We run a pretty big application (10 million query hits per day). We have 5 load balanced Coldfusion servers, although 1 MySQL server. With this setup, we've been fairing pretty well. We have about 1% or less failed calls to the database because of the NULL pointer error mentioned above. Either way 1% is a lot to me, so I had to fix this error. Okay, so here's everything I was able to figure out about this error:
Coldfusion has a setting if you want to pool your connections or not. If you pool your connections, each database that is being connected to (even if it is on same Mysql server) still creates its own connection. The only time the same connection is actually used is if you query the same database. Although there are obvious performance gains.

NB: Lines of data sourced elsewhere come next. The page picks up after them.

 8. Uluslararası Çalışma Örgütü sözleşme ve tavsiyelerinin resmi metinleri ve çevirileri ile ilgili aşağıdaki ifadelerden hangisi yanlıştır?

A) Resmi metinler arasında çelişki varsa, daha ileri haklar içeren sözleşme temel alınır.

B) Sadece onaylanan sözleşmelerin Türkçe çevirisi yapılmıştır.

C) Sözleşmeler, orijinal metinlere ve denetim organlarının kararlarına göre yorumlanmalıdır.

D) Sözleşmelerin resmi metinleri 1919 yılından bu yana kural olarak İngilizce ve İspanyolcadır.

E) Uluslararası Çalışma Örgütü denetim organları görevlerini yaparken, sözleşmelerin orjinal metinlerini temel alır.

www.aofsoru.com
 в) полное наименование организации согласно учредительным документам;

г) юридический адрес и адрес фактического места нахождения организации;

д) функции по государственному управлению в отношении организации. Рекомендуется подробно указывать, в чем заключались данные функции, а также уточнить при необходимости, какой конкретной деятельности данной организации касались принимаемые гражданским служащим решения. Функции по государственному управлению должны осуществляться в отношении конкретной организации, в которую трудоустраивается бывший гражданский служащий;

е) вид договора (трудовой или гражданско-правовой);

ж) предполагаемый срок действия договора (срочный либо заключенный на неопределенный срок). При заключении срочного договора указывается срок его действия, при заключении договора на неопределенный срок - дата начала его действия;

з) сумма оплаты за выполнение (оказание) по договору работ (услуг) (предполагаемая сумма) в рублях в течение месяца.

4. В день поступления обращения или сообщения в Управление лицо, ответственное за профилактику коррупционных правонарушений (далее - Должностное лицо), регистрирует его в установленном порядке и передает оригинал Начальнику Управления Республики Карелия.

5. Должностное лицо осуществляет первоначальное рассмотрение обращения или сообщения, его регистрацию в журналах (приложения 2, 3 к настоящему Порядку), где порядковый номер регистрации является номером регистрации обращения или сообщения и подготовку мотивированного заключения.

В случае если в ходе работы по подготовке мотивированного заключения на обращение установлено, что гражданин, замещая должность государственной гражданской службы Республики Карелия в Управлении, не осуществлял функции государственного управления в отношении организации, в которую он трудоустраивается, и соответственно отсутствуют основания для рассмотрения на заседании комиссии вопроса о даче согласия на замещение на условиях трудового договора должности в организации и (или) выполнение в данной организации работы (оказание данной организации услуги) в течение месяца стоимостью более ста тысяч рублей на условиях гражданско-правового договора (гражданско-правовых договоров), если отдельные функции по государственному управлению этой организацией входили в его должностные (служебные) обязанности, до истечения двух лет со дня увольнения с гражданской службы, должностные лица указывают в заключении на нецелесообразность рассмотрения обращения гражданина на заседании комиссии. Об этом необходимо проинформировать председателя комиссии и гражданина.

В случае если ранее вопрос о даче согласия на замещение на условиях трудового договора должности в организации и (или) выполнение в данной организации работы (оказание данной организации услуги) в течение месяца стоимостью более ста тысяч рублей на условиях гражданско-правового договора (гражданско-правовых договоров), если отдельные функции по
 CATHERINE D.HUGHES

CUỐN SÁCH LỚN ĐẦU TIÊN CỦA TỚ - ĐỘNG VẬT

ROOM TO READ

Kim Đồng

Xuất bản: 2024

Secondly, Mysql has its own set of settings. There are 4 that concern us: interactive_timeout, connect_timeout, wait_timeout, and max_connections. The important one here is the wait_timeout. That is the number of seconds before Mysql internally kills a connection. Now, to nearly remove all NULL pointer errors (as we have down to below 1%) you can set the Mysql wait_timeout to 120 seconds, and the Coldfusion connection timeout to 1 minute from the datasource page in your Administrator and still enable connection pooling. This way, Coldfusion kills a connection before Mysql does.

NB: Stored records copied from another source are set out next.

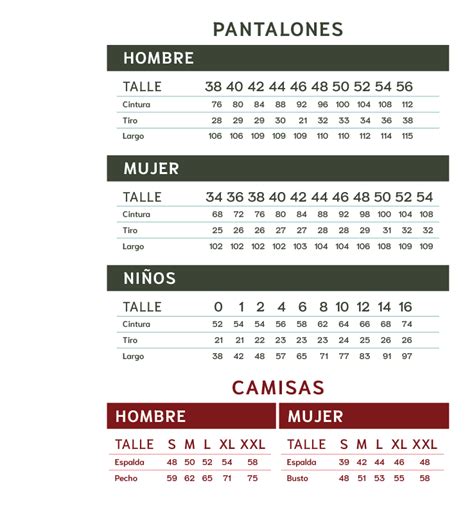 PANTALONES

HOMBRE

| TALLE | 38 | 40 | 42 | 44 | 46 | 48 | 50 | 52 | 54 | 56 |
|---|---|---|---|---|---|---|---|---|---|---|
| Cintura | 76 | 80 | 84 | 88 | 92 | 96 | 100 | 104 | 108 | 112 |
| Tiro | 28 | 29 | 29 | 30 | 21 | 32 | 33 | 34 | 36 | 38 |
| Largo | 106 | 106 | 109 | 109 | 109 | 110 | 110 | 112 | 114 | 115 |

MUJER

| TALLE | 34 | 36 | 38 | 40 | 42 | 44 | 46 | 48 | 50 | 52 | 54 |
|---|---|---|---|---|---|---|---|---|---|---|---|
| Cintura | 68 | 72 | 76 | 80 | 84 | 88 | 92 | 98 | 100 | 104 | 108 |
| Tiro | 25 | 26 | 26 | 27 | 27 | 28 | 28 | 29 | 31 | 32 | 32 |
| Largo | 102 | 102 | 102 | 102 | 103 | 104 | 104 | 106 | 108 | 109 | 109 |

NIÑOS

| TALLE | 0 | 1 | 2 | 4 | 6 | 8 | 10 | 12 | 14 | 16 |
|---|---|---|---|---|---|---|---|---|---|---|
| Cintura | 52 | 54 | 54 | 56 | 58 | 62 | 64 | 66 | 68 | 74 |
| Tiro | 21 | 21 | 22 | 23 | 23 | 23 | 24 | 25 | 26 | 26 |
| Largo | 38 | 42 | 48 | 57 | 65 | 71 | 77 | 83 | 91 | 97 |

CAMISAS

HOMBRE

| TALLE | S | M | L | XL | XXL |
|---|---|---|---|---|---|
| Espalda | 48 | 50 | 52 | 54 | 58 |
| Pecho | 59 | 62 | 65 | 71 | 75 |

MUJER

| TALLE | S | M | L | XL | XXL |
|---|---|---|---|---|---|
| Espalda | 39 | 42 | 44 | 46 | 48 |
| Busto | 48 | 51 | 53 | 55 | 58 |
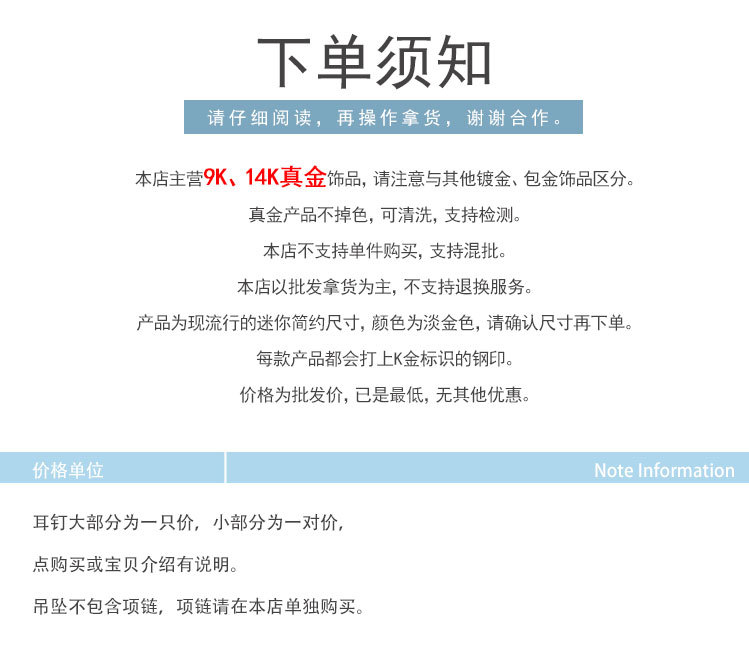 下单须知

请仔细阅读，再操作拿货，谢谢合作。

本店主营9K、14K真金饰品，请注意与其他镀金、包金饰品区分。

真金产品不掉色，可清洗，支持检测。

本店不支持单件购买，支持混批。

本店以批发拿货为主，不支持退换服务。

产品为现流行的迷你简约尺寸，颜色为淡金色，请确认尺寸再下单。

每款产品都会打上K金标识的钢印。

价格为批发价，已是最低，无其他优惠。

价格单位

Note Information

耳钉大部分为一只价，小部分为一对价，

点购买或宝贝介绍有说明。

吊坠不包含项链，项链请在本店单独购买。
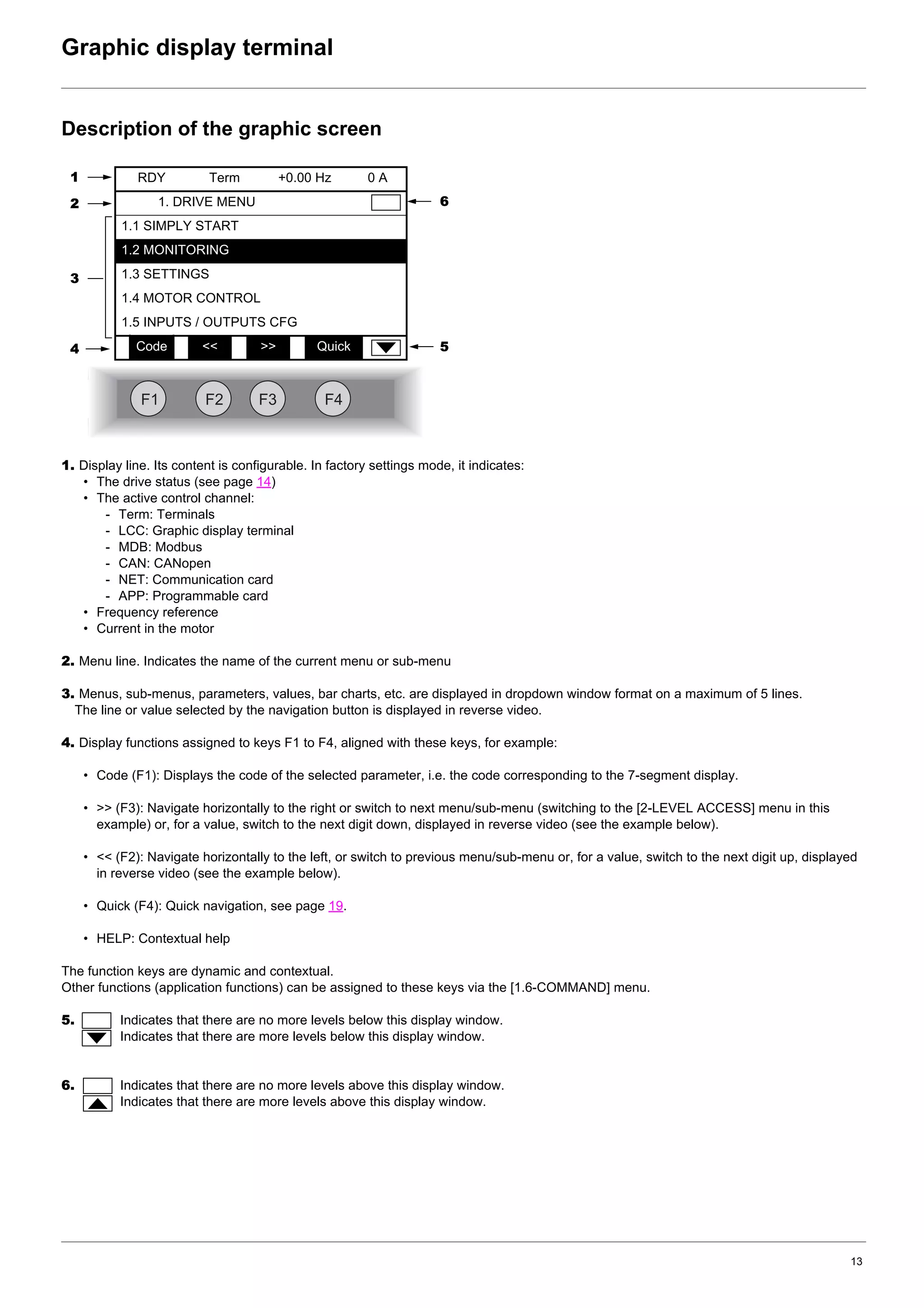 Graphic display terminal

Description of the graphic screen

1
2
3
4
RDY Term +0.00 Hz 0 A
1. DRIVE MENU
1.1 SIMPLY START
1.2 MONITORING
1.3 SETTINGS
1.4 MOTOR CONTROL
1.5 INPUTS / OUTPUTS CFG
Code << >> Quick
6
5
F1 F2 F3 F4

1. Display line. Its content is configurable. In factory settings mode, it indicates:
• The drive status (see page 14)
• The active control channel:
- Term: Terminals
- LCC: Graphic display terminal
- MDB: Modbus
- CAN: CANopen
- NET: Communication card
- APP: Programmable card
• Frequency reference
• Current in the motor

2. Menu line. Indicates the name of the current menu or sub-menu

3. Menus, sub-menus, parameters, values, bar charts, etc. are displayed in dropdown window format on a maximum of 5 lines. The line or value selected by the navigation button is displayed in reverse video.

4. Display functions assigned to keys F1 to F4, aligned with these keys, for example:

• Code (F1): Displays the code of the selected parameter, i.e. the code corresponding to the 7-segment display.

• >> (F3): Navigate horizontally to the right or switch to next menu/sub-menu (switching to the [2-LEVEL ACCESS] menu in this example) or, for a value, switch to the next digit down, displayed in reverse video (see the example below).

• << (F2): Navigate horizontally to the left, or switch to previous menu/sub-menu or, for a value, switch to the next digit up, displayed in reverse video (see the example below).

• Quick (F4): Quick navigation, see page 19.

• HELP: Contextual help

The function keys are dynamic and contextual.
Other functions (application functions) can be assigned to these keys via the [1.6-COMMAND] menu.

5. Indicates that there are no more levels below this display window.
Indicates that there are more levels below this display window.

6. Indicates that there are no more levels above this display window.
Indicates that there are more levels above this display window.

13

Unfortunately, Coldfusion is so dumb that it still doesn't necessarily kill all connections in exactly 1 minute. I love the software, but I must admit - this is not its strong point. As a matter of fact, it doesn't even get around to all of them in 120 seconds, and hence why I still saw 1% NULL pointer errors. Shame.
So, if you have a high load application like ours, you know that disabling connection pooling is not much of an option with a Mysql timeout of even 120 seconds, because we reach over 1000 simultaneous connections during peak hours, and 1000 is about all that Mysql can handle on 1 box that we have. Not to mention the performance impact without connection pooling.
But the performance is actually not THAT significant as you may imagine. It really depends on your application. If you have a lot of queries PER request that connect to the SAME database, then yes, you can probably be better off with connection pooling. But, if you have only 2-3, you'll fair fine without it. So here's a solution for those that have a lot of requests, but not a lot of queries per request: DISABLE CONNECTION POOLING from your Coldfusion administrator. Then tune your Mysql wait_timeout to 5 seconds. This will kill all connections that are longer than 5 seconds therefore you won't ever have hundreds or thousands of simulatenous Mysql connections. As a matter of fact, you can tune it to 1 second timeout, but I do not recommend that.
So this was the "recommendation" by everyone. But I noticed yet again a bug in this specific implementation. If you have 1 query running at 12:00:00 and then a second on that same page running at 12:00:06 and your timeout is only 5 seconds, that second query will fail since Coldfusion still tried to use the same connection with POOLING DISABLED! Coldfusion, still pools the connections on a PER REQUEST basis! Ugh!
So you might think, let's just catch a database exception using cftry/cfcatch, and re-run the query. That will NOT work. And the reason is because Coldfusion creates a connection on the first query ran on the requesting page. It then re-uses the connection for the rest of the request. If you re-run the query, it still tries to use the same connection.
So once again, we are back to square one. And unfortunately, our application has 1 big feature that runs for about 60-120 seconds. So there is no way for us to use a large timeout (too many sleeping connections), or lower the number of seconds some parts of our application run - since they are designed to run that way.
Two things I have thought of, one of them I have tested.
1) Creating 2 Coldfusion datasources that connect to same database. If a connection fails on 1 datasouce, catch the exception and re-try the query on the second datasource.
2) Do what we did - abandon CFQUERY.
Yes, we have abandoned CFQUERY and instead used Java objects to create our own connections whenever we wanted to, and kill / open new connections whenever / however we want to.
The advantage - not one single error from null pointers on our application. Zero. Application is running smoothly and we can still support all these queries on 1 Mysql box with a timeout of 5 seconds. Also, you have much more control over your queries.
The disadvantage - well - you are not using Cfquery. That means, no Cfqueryparam, therefore you have to write your own Prepared Statements (since that is what Cfqueryparam mainly does for you). What I do is place the query the same way, except in a CFSAVECONTENT tag. Then I just pass it to the Java code which executes it and returns me the Coldfusion query. Here are three links on getting you running with executing queries through Java objects via Coldfusion:
Once again, shame on Adobe for not fixing this bug 1 year after release and hundreds of complaints. All they have to do is check if the connection exists, if it doesn't, create a new connection and issue a query with the new connection. How HARD can that possibly be? For all the thousands we pay for the software they can't do that? Or at least give us a tag/function to create a new Coldfusion mysql connection from within the request.
This is not the only work around from them that I had to implement with Java. Sometimes I think that maybe it is worth jump-shipping to .NET since I am almost writing the same amount of code with all these work arounds.
Best of luck to anyone that comes across this problem. Don't forget to shoot yourself at the end.